Gesetzgeberisches Gesamtkonzept der Unternehmensteuerreform 2008 rechtfertigt auch fiskalisch motivierte Einzelregelungen

Der erste Senat des Bundesfinanzhofs hat sich in einem Urteil vom 16. Januar 2014 (I R 21/12) mit den Folgen der weitgehenden Reformen durch das Unternehmensteuerreformgesetz 2008 auseinandergesetzt und das veränderte Zusammenwirken der Gewerbe- mit der Einkommen- oder Körperschaftsteuer für verfassungsrechtlich unbedenklich erklärt. Die Entscheidung belegt die weitreichende steuerpolitische Gestaltungsfreiheit des Gesetzgebers.

Ziel der letzten großen Unternehmensteuerreform war es, die Bundesrepublik Deutschland attraktiver für ausländische Direktinvestitionen zu machen und den fiskalischen Anreiz, Gewinne deutscher Unternehmen ins Ausland zu verlagern, zu vermindern. Hierzu wurden der Körperschaftsteuersatz und die Gewerbesteuermesszahl gesenkt, sodass die nominale Belastung der Unternehmensgewinne einer Körperschaft nur noch bei ca. 30 % liegt. Für Personenunternehmen, die von der Senkung des Körperschaftsteuersatzes nicht profitieren, wurde eine nahezu vollständige Anrechnung der Gewerbe- auf die Einkommensteuer der Unternehmer eingeführt. Der Senkung der nominalen Steuersätze stand allerdings eine Verbreiterung der steuerlichen Bemessungsgrundlage gegenüber. Neben der Einführung der Zinsschranke und diverser Hinzurechnungstatbestände bei der Gewerbesteuer wurde hierzu auch das Zusammenwirken der verschiedenen Ertragsteuern verändert. Während die Gewerbesteuer früher als Betriebsausgabe und damit auch bei der Bemessung der Einkommen- bzw. Körperschaftsteuer abzugsfähig war, wurde durch das Unternehmensteuerreformgesetz 2008 in § 4 Abs. 5b EStG ein Abzugsverbot eingeführt.

Nach Auffassung des Bundesfinanzhofs ist es verfassungsrechtlich unbedenklich, wenn neben der Einkommen- oder Körperschaft- auch noch eine Gewerbesteuer erhoben wird, ohne dass die Belastungen durch die eine bei der Bemessung der anderen Steuer berücksichtigt wird. Die vor der Unternehmensteuerreform bestehende Abzugsmöglichkeit beruhte mithin nicht auf einer verfassungsrechtlichen Vorgabe, sondern war eine bloße Entscheidung des (einfachen) Gesetzgebers, die dieser auch revidieren durfte.
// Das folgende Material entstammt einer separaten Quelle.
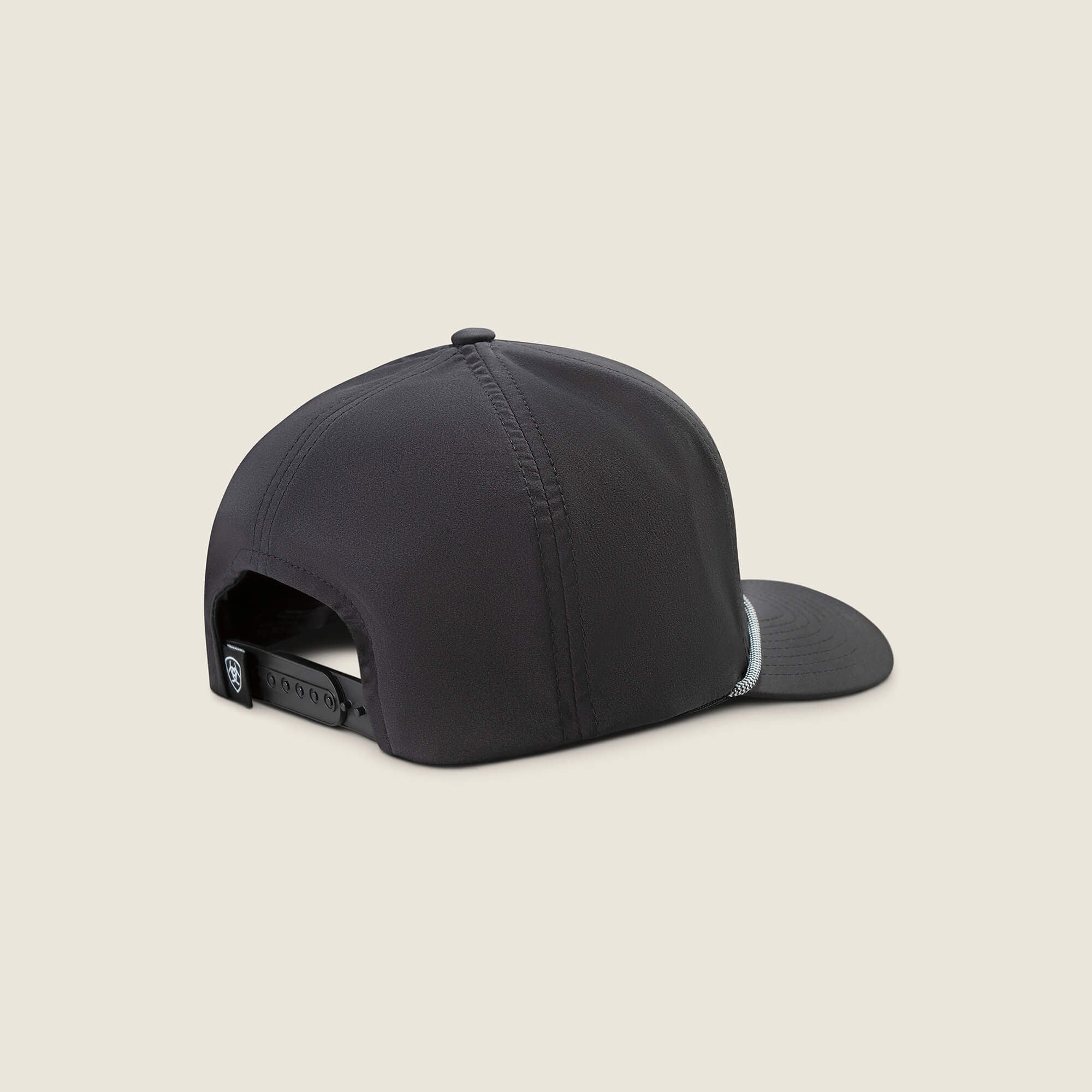Rebar Script Patch Cap Men - BLACK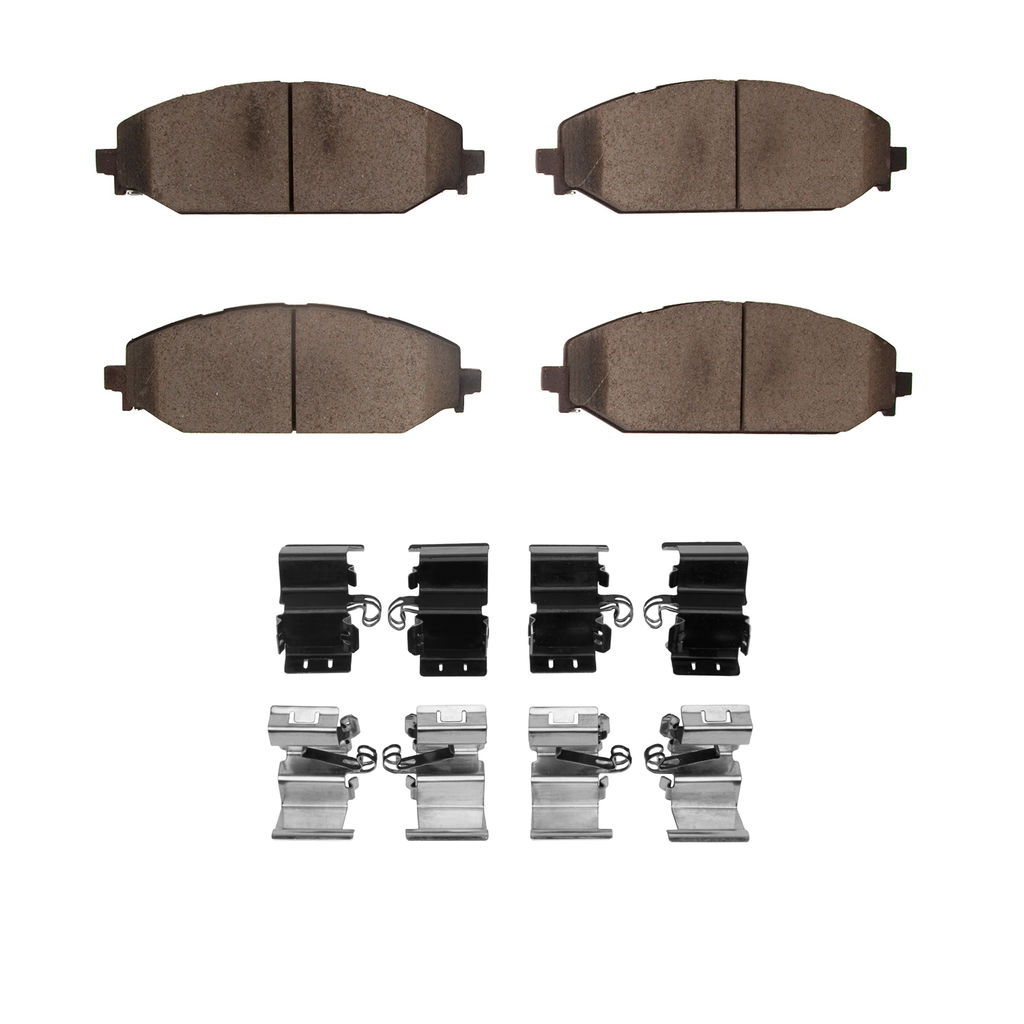 Dynamic Friction 1400-2179-01 - Ultimate Truck Duty Performance Brake Pads With Hardware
Das Abzugsverbot in § 4 Abs. 5b EStG stelle zwar eine Einschränkung des objektiven Nettoprinzips dar, nach dem nur die Differenz aus Einnahmen und damit zusammenhängenden Ausgaben der Besteuerung unterliegen darf. Diese Einschränkung sieht der Bundesfinanzhof aber als gerechtfertigt an. Die Senkung der nominalen Steuerbelastung bei gleichzeitiger Verbreiterung der Bemessungsgrundlage stelle eine steuerpolitische Gesamtentscheidung dar, in deren Rahmen auch einzelne den Steuerpflichtigen belastende Regelungen wie das Abzugsverbot für die Gewerbesteuer zulässig seien. Dabei sei das Abzugsverbot auch nicht verfassungswidrig, weil einzelne Unternehmen einer hohen Gewerbesteuerbelastung – im Streitfall hat der Steuerpflichtige eine effektive Steuerbelastung mit Körperschaft- und Gewerbesteuer von fast 80 % vorgetragen – unterliegen.

In der Praxis wird damit die Gewerbesteuer weiter von besonderer Relevanz sein, sie stellt oftmals eine größere Belastung dar als die Körperschaftsteuer.